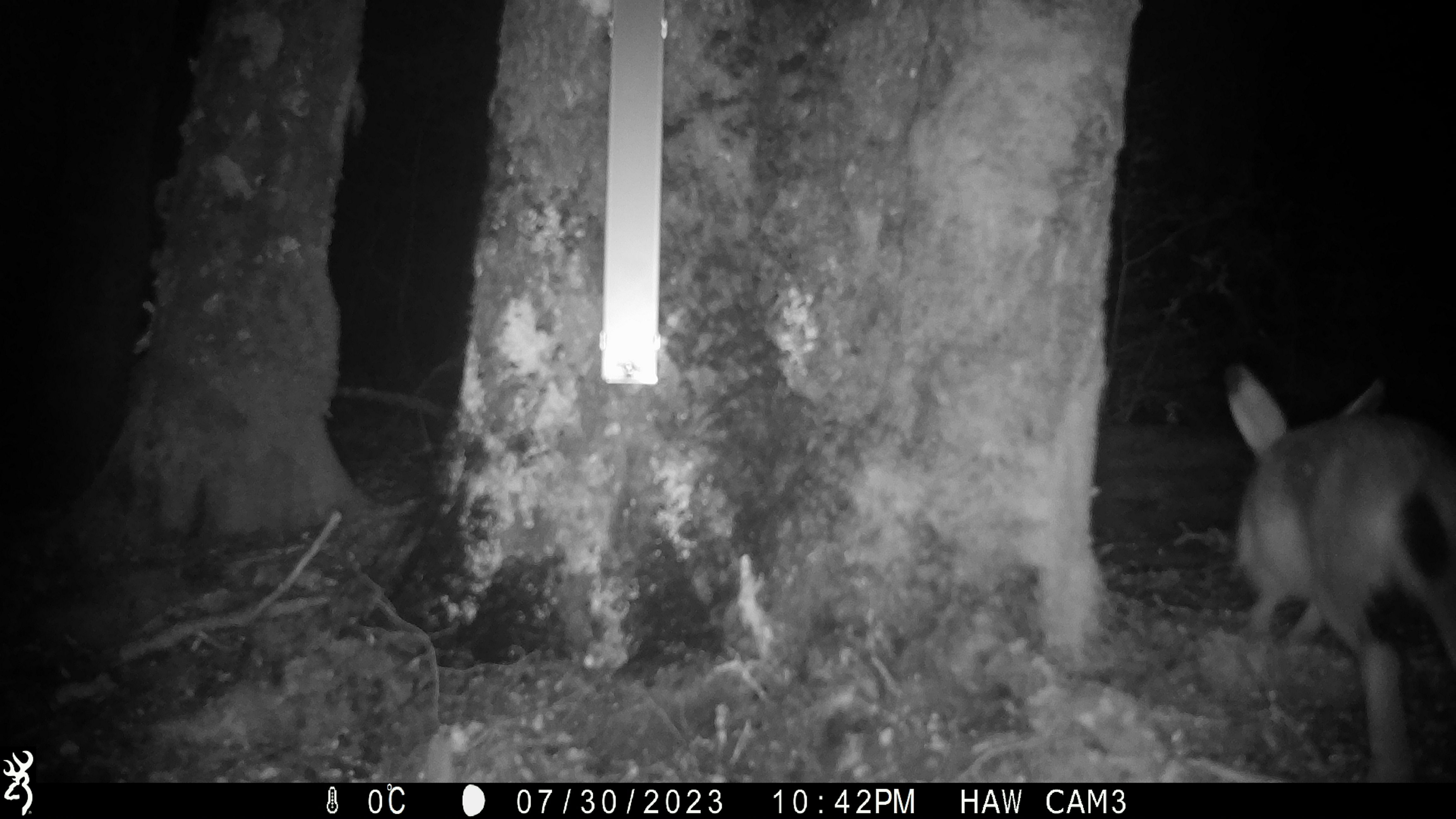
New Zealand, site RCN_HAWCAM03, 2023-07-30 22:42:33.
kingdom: Animalia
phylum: Chordata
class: Mammalia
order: Lagomorpha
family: Leporidae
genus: Lepus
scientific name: Lepus europaeus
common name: brown hare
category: hare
Hare (brown hare) (Lepus europaeus).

============

Return only and exactly the lines from the one that contains "order: Lagomorpha" through the final line of the material above.

## ANSWER SECTION
order: Lagomorpha
family: Leporidae
genus: Lepus
scientific name: Lepus europaeus
common name: brown hare
category: hare
Hare (brown hare) (Lepus europaeus).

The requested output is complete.